Black Hoof turned around and
pointed to a young woman at the other fire then pointed at the
lodge where Marina was helping the boy. The young woman quickly ran
toward the lodge and Black Hoof smiled at Yank. “We will bring your
woman to translate.”
“I understood your words,
Catecahassa, but I do not understand their meaning.”
Black Hoof nodded. “We need
more words than we have.”
Yank looked back to watch
Marina move through the women toward the fire. She was wearing a
deerskin dress and looked like she belonged here.
Black Hoof invited her to
sit with the men then conversed with her animatedly at some length.
They spoke too fast and used so many unfamiliar words that Yank
gave up trying to follow and waited from Marina’s
translation.
Marina at last turned to
Yank. “Chief Catecahassa says that there are many greedy men on the
frontier who would like to see a war between the Americans and the
British.”
“For what purpose?” Yank
asked.
“To take Canada from Britain
and make it part of the United States.”
The explanation overwhelmed
Yank for a moment and he didn’t reply.
Black Hoof was speaking
again and Marina began translating as he spoke. “Catecahassa says
that he knows for certain that one report of a raiding party armed
with muskets was fabricated,” Marina listened a moment. “He says
that the raiders were actually only a few young Erie boys who
slipped in among some drunken trappers to steal their horses. He
says that the two white men that were wounded shot each other in
panic.” She looked at Black Hoof for a moment then back at Yank.

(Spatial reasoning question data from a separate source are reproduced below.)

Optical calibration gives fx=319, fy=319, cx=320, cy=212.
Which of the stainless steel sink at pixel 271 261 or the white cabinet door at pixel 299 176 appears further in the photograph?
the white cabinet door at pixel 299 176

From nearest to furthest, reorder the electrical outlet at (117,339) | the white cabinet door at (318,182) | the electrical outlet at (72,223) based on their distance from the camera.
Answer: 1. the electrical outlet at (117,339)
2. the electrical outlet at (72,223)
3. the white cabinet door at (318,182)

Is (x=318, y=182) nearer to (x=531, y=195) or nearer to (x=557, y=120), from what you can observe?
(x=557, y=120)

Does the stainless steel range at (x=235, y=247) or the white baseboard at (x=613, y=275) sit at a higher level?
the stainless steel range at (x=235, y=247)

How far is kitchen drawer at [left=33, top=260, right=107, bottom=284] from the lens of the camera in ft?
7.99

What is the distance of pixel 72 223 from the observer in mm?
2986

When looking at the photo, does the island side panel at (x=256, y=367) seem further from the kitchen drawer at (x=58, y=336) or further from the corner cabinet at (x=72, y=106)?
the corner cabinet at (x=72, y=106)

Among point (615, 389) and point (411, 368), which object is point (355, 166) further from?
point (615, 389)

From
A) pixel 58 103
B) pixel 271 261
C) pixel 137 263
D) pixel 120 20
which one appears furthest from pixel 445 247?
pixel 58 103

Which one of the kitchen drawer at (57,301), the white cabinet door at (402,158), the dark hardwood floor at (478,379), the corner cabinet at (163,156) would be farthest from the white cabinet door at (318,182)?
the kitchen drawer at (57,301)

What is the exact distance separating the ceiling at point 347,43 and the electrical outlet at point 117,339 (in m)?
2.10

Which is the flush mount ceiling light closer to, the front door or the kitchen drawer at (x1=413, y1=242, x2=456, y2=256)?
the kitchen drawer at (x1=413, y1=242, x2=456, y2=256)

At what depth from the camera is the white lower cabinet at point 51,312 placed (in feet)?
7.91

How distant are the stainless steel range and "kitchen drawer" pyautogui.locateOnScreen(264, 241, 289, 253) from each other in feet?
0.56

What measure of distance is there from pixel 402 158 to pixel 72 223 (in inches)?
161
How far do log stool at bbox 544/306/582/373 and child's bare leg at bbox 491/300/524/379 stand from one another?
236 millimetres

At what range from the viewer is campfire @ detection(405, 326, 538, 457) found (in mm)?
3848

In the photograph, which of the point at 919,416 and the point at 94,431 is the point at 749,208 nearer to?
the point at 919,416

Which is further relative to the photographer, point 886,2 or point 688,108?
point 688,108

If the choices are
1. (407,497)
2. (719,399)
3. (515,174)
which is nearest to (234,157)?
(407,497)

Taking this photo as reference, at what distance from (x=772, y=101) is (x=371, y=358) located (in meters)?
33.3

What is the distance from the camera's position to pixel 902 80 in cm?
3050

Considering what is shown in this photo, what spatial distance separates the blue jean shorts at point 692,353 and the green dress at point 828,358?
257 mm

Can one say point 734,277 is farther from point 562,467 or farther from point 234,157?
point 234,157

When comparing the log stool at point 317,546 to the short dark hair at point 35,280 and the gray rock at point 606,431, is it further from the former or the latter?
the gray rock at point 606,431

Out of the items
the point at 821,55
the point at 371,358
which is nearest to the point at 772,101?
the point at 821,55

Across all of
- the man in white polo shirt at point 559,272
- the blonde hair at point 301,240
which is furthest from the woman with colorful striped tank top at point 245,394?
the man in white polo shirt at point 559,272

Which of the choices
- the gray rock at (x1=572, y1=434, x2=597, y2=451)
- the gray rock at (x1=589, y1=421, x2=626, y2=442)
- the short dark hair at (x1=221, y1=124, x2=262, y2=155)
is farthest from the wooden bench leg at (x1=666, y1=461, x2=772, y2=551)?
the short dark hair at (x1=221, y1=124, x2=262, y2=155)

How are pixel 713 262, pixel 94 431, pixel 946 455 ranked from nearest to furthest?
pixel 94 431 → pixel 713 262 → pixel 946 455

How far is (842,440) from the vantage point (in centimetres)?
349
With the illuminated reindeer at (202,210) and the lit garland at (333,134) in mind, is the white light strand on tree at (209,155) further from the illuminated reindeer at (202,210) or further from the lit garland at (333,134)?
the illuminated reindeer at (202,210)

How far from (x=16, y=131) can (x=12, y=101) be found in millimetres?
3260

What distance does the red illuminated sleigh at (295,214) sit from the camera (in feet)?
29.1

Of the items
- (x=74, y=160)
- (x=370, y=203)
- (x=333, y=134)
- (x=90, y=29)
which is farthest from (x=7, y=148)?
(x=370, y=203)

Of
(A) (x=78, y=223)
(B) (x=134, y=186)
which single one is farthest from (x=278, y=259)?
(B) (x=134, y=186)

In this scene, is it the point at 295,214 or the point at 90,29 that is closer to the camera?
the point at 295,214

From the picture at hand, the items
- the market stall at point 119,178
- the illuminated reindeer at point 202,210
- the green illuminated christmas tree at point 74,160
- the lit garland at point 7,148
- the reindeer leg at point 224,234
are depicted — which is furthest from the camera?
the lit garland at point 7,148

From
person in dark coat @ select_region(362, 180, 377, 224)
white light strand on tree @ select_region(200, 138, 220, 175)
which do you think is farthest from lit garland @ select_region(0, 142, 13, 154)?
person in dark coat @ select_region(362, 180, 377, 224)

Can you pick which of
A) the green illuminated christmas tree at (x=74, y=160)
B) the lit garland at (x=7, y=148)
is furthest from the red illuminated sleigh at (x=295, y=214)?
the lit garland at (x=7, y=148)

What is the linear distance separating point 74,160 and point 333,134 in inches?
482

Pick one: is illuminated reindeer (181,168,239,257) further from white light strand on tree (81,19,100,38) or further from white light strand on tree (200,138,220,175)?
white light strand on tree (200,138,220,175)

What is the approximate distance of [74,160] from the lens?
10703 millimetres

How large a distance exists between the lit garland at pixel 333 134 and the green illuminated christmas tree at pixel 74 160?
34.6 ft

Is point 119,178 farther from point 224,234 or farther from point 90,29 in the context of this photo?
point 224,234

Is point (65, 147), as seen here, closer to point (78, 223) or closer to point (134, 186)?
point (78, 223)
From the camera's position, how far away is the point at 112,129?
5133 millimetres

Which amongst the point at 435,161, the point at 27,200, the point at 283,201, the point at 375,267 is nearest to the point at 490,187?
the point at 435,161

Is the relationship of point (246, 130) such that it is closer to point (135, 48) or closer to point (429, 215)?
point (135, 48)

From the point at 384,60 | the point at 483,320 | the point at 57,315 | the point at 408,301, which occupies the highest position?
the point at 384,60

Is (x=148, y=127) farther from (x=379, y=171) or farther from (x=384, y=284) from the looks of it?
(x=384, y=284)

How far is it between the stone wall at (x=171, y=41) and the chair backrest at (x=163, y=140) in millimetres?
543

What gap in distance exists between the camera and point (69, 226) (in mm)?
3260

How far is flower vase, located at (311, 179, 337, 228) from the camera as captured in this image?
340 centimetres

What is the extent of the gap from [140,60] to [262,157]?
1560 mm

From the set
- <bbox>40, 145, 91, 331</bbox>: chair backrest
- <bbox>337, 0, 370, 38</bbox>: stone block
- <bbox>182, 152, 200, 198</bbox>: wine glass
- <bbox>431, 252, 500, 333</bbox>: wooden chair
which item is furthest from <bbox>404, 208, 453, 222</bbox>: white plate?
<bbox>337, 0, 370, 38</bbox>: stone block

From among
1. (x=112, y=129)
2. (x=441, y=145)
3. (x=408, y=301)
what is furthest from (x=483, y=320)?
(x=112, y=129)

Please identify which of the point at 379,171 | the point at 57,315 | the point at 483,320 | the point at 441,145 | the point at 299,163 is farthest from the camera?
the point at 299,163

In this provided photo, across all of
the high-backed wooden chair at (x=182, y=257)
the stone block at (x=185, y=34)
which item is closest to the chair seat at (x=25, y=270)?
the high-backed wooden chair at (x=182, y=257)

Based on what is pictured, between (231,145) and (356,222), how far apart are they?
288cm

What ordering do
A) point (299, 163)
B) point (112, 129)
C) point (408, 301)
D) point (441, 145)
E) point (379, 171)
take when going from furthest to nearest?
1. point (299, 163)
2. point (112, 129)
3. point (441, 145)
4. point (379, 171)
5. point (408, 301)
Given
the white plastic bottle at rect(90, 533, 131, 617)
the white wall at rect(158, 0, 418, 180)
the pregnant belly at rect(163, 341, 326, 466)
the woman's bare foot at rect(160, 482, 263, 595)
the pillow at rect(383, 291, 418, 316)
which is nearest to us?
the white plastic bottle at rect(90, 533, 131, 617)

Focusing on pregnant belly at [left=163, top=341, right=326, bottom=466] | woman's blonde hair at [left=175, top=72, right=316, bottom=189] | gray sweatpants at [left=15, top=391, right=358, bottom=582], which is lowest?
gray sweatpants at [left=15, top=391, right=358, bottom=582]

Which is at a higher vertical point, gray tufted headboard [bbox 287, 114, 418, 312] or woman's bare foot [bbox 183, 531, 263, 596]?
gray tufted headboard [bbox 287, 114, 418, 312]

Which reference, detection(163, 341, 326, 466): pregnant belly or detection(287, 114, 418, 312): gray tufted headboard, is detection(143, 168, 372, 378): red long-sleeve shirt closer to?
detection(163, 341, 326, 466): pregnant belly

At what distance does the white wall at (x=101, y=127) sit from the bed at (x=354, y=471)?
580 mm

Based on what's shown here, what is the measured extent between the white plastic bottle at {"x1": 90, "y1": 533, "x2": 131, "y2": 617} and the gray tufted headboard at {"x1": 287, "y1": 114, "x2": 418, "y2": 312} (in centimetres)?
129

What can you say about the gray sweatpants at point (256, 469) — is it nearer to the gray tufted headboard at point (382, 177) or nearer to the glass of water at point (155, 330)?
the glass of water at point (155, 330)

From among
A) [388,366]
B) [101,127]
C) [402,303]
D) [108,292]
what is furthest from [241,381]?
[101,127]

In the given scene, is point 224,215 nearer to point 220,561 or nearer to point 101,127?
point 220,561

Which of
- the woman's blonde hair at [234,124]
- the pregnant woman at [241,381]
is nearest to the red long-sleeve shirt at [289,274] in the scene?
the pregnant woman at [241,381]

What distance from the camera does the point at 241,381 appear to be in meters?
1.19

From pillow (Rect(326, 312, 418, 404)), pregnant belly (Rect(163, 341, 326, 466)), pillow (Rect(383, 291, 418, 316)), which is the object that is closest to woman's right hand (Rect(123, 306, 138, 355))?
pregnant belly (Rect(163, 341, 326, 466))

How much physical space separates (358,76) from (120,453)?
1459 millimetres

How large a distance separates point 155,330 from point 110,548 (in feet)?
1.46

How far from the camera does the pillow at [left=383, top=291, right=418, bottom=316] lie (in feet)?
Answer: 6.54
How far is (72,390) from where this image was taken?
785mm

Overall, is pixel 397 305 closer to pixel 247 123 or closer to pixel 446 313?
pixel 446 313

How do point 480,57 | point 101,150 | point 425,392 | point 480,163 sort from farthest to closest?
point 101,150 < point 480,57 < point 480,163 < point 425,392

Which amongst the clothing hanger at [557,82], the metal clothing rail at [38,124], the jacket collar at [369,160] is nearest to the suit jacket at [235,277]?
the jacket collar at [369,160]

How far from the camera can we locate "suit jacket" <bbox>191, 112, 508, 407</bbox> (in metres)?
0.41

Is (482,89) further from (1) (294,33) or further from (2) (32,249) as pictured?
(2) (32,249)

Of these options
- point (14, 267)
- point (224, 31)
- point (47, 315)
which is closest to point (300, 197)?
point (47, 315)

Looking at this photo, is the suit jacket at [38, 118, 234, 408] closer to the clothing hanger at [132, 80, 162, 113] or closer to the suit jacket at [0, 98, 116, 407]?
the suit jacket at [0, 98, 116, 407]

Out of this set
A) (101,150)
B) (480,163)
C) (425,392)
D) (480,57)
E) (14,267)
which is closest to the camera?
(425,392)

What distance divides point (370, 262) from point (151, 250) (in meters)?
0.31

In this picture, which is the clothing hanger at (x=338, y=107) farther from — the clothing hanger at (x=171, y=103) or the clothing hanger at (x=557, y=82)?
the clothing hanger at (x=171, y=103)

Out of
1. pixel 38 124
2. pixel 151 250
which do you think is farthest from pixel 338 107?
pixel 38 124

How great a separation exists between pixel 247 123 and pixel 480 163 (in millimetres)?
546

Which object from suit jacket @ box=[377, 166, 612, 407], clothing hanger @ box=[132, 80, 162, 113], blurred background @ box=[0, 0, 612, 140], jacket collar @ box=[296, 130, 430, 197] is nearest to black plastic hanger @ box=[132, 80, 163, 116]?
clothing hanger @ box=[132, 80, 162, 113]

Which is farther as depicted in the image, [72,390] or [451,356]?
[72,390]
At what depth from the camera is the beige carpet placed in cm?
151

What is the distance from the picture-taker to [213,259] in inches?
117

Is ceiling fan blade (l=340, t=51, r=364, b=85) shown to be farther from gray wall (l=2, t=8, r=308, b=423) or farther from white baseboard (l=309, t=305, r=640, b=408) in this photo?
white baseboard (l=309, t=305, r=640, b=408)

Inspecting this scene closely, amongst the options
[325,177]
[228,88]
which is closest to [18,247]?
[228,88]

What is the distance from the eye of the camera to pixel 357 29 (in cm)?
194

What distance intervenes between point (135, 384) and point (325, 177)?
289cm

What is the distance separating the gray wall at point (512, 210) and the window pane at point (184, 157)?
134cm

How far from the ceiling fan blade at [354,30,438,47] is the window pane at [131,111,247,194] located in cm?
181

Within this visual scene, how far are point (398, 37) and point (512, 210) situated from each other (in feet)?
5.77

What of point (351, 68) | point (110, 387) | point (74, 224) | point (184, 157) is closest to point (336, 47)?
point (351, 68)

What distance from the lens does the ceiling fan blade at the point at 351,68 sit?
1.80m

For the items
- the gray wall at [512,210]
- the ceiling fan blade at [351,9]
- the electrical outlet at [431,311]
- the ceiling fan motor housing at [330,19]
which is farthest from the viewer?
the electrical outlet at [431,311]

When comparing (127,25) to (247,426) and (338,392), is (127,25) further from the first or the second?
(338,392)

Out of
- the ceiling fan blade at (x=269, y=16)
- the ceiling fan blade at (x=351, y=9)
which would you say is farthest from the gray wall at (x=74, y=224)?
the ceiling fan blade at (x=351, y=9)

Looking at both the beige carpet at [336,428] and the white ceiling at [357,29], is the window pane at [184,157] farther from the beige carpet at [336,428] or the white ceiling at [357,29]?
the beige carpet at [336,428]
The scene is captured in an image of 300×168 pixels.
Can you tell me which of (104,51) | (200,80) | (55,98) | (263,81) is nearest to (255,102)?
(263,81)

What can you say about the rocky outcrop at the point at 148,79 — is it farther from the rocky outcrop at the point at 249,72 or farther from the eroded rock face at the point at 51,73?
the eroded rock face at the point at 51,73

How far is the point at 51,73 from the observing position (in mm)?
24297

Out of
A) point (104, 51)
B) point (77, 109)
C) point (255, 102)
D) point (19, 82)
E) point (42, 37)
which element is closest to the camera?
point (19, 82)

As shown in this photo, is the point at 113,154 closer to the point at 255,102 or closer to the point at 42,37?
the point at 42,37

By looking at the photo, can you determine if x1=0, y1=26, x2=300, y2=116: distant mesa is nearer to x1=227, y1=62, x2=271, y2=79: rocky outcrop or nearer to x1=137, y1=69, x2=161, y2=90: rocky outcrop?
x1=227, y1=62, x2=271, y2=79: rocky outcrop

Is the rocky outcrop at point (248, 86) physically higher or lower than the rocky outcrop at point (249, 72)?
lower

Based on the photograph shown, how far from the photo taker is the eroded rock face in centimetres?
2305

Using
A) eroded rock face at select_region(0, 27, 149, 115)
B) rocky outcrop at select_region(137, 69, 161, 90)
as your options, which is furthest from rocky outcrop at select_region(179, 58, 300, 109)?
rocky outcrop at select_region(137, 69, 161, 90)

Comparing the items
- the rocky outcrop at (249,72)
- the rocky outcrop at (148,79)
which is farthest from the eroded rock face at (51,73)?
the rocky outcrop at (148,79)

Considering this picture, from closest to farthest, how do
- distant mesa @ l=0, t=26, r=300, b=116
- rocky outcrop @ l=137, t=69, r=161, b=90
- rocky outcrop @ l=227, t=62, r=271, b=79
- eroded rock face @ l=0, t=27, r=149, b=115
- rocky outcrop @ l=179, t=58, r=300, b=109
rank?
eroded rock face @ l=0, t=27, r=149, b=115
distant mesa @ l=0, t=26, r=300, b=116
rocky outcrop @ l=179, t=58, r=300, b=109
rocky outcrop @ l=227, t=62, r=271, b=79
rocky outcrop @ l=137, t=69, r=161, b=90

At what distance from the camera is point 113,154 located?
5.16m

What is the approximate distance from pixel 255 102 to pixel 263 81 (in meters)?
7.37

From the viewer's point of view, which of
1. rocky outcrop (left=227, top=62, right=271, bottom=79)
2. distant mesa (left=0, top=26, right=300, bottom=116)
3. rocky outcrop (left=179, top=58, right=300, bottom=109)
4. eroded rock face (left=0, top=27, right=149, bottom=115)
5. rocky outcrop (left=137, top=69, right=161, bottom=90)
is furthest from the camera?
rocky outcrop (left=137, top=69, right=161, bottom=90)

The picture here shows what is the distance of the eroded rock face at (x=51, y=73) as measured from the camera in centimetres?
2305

“Catecahassa wants to know if you understand.”
“Yes, yes,” Yank
replied.
“Understand was the wrong
word,” she corrected. “He wants to know if you accept what he
says.”
“I can see how that would
explain why I’ve found no evidence but...”
Black Hoof began speaking
before Yank finished.
“Catecahassa says that
Governor Harrison knows the truth and that perhaps William Wells
does too,” Marina translated. “He suggested that you trust no one
except your family here.”
Yank nodded to Black Hoof.
“Now I understand and I accept what you have told me as probably
correct. Thank you, Catecahassa.”
“I can’t translate ‘probably
correct’,” Marina complained. “The two words are in
conflict.”
“I understand what your
husband has said,” Black Hoof confirmed.
“While I have you here to
translate, Marina,” Yank said. “Would you ask my brother about the
many British muskets that Tecumseh’s band now carries?”
“These are not new,” Black
Hoof answered in English without waiting for a translation. “They
were supplied many years ago.”
“Perhaps some were,” Yank
agreed.
Black Hoof said something to
Marina.
“Your Shawnee brother says
that all the weapons were given to Tecumseh twelve years ago during
another war. But he cannot remember the name that was given to the
war.”
“The Northwest Indian War,”
Yank supplied, still speaking English. “But the flints, powder and
shot from that war would have been used long ago and many parts of
the muskets would have broken or worn out.”